いや、貴族的に考えたらさっきのも随分と直接的だったけど。
高位貴族だったよね? あれ? この人が当主で大丈夫なのかこの家。
「そう、でしたか。はは、では、また」
口元を引きつらせてすごすごと部屋を後にする旦那様。
あの調子だと、ちゃんとメイリダを追い出せそうにない。
まあ、今は私もこの家の一員ではあるし、家内の人事権は女主人が持つものってパターンが多いから、ヤツは解雇する旨を一筆したためておこう。次の場所に行くときに紹介状が必要なんだっけ? わかんないから、なくてもいいかな。
そんなことをしていたら準備が整ったらしい。
メイドさんと護衛騎士に囲まれながら玄関へと向かう。
驚いたことに、廊下の向こうにまた廊下があった。寝室から考えると、廊下の外に廊下があって、さらにその外に廊下があったってことだ。迷路だろうか。

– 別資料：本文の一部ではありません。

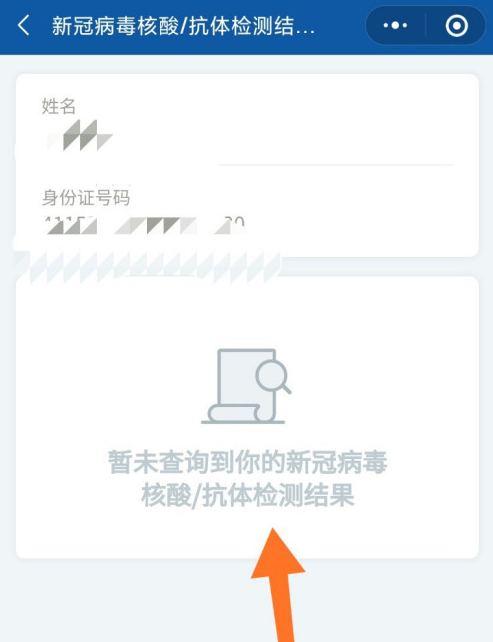 怎么在微信上查看核酸检测结果 微信上查看核酸检测结果的方法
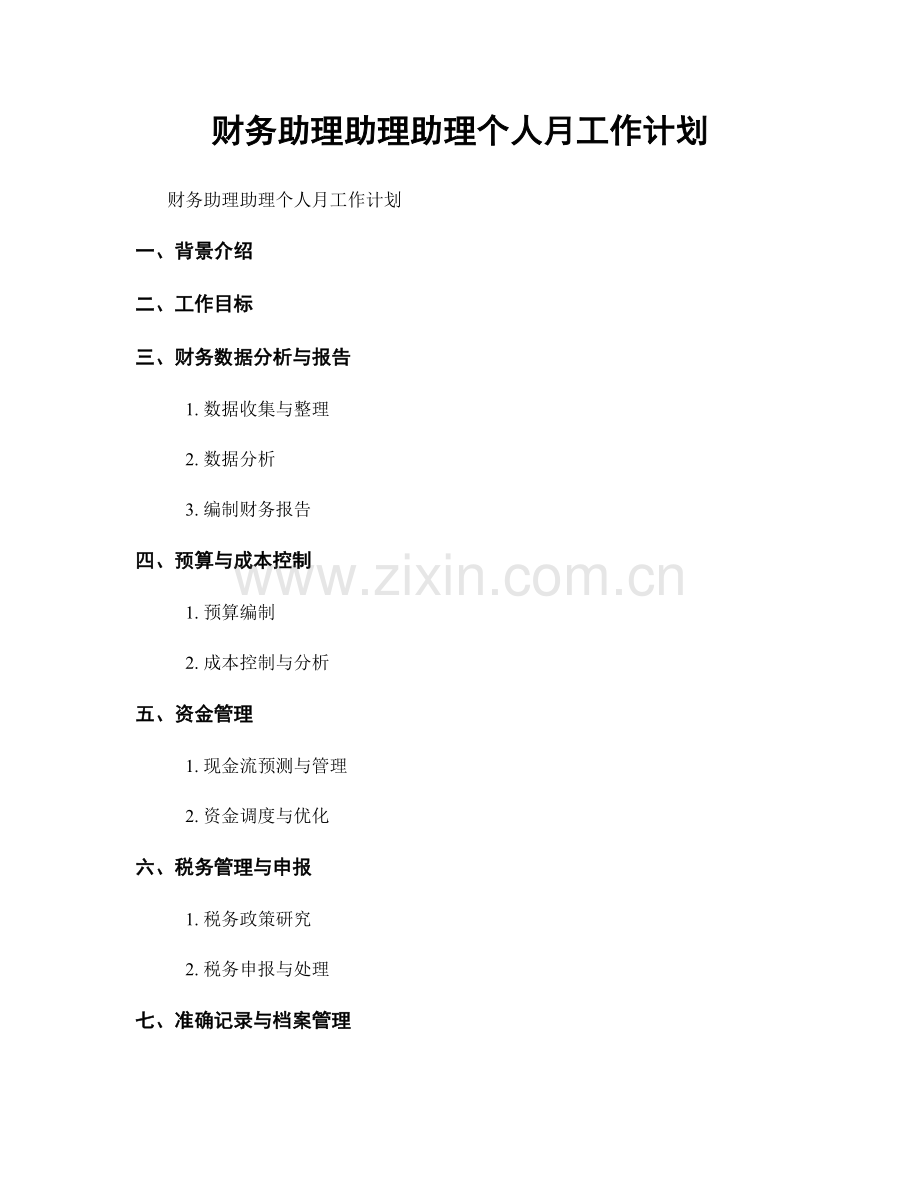 财务助理助理助理个人月工作计划.docx_第1页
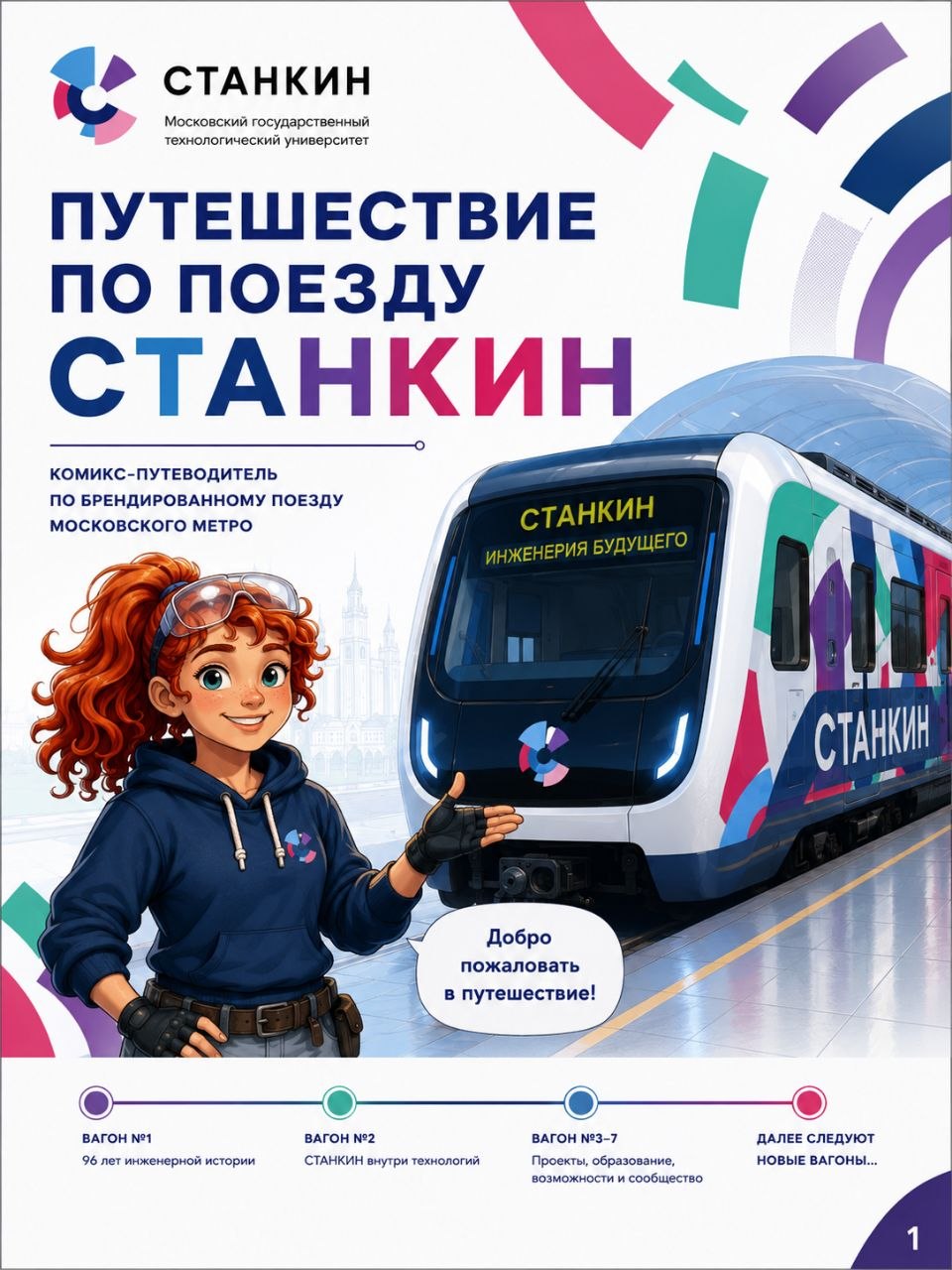 Комикс «Путешествие по поезду», полоса 1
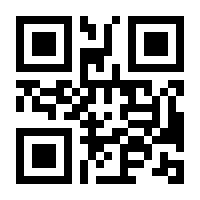 QR-Code zur Seite https://www.isbn.de/9781461534723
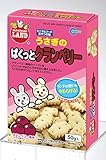 うさぎのぱくっとクランベリー 50g 製品画像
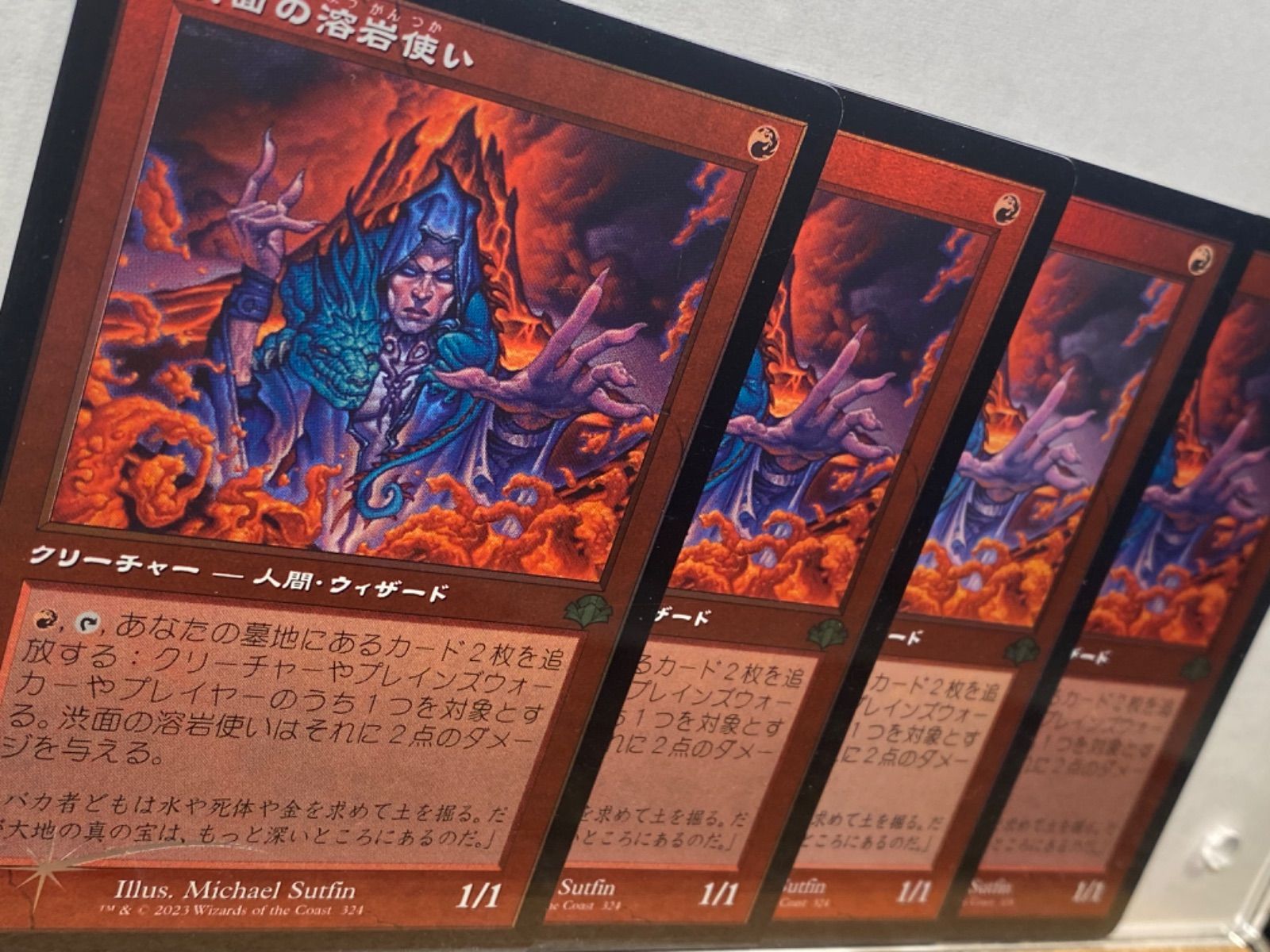 MTG 渋面の溶岩使い DMR 日本語 旧枠 FOIL 4枚セット - メルカリ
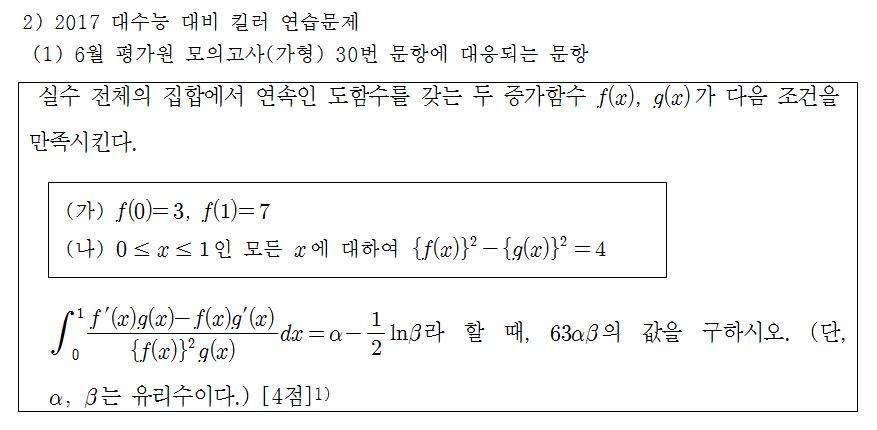 6·9월 모평 과목별 '킬러문항' 분석과 공략법 - 수학편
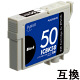 プレジール　互換インク　PLE-E50B-N2　ICBK50互換   1個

家が一つ入りそうなくらいの広さのホールを抜けたら、やっと外にたどり着く。屋敷の移動だけで一日が消えるのではないだろうか。体感としてそのくらいの広さがあった。掃除が大変そう。
「奥様、私共は準備ができておりません。ですので今回は、こちらの者を伴ってください」
「初めまして! 奥様、専属侍女のレジナです!」
元気なオレンジ髪の女の子が飛び出してきた。
咎めるような視線が飛んでいるがものともしていない。
「そう、よろしくね」
「はいっす! じゃなかった、よろしくお願いします!」
使用人たちが頭を抱えたさそうな顔色をしている。
姿勢を崩さないあたりはさすがというか。
玄関先で見送られて、後ろからついてくるレジナを伴って馬車に乗り込んだ。
エスコートされてちょっとびっくりして反応が遅れてしまった。
「……あら、あなたも来るの」
「はい、奥様専属の執事ですので……」
それでいつも近くにいたのか、このおじさん、おじいちゃん?は。
元の髪色は藍色だろうか。白髪が混じって灰色に見える。
あと髭が長い。内勤らしく、肌は白いようだ。
「じゃあ、出して頂戴」
「はい」
執事さんが御者台に合図を出す。
そしてゆっくりと動き出す馬車。車窓からは、頭を下げる使用人たちの姿が見える。
玄関前のロータリーから離れてしばらくしたところで、護衛団と合流。
まだ敷地内だと思うんだけど、おそらく隊長なのだろう、馬に乗った一人だけ衣装の違う美上部が陣形の指示を出している。
「大げさねぇ」
「そんなことないっすよ。次期公爵夫人の出立っすからね!」
なんて?
思った以上に自分の身分が高くてびっくりする。
というか旦那様は当主じゃなかった。
あんまりしゃべらないほうがいいかな、すぐにボロが出そう。
私たちを乗せた馬車は、順調に領地への旅路へと向かっていった。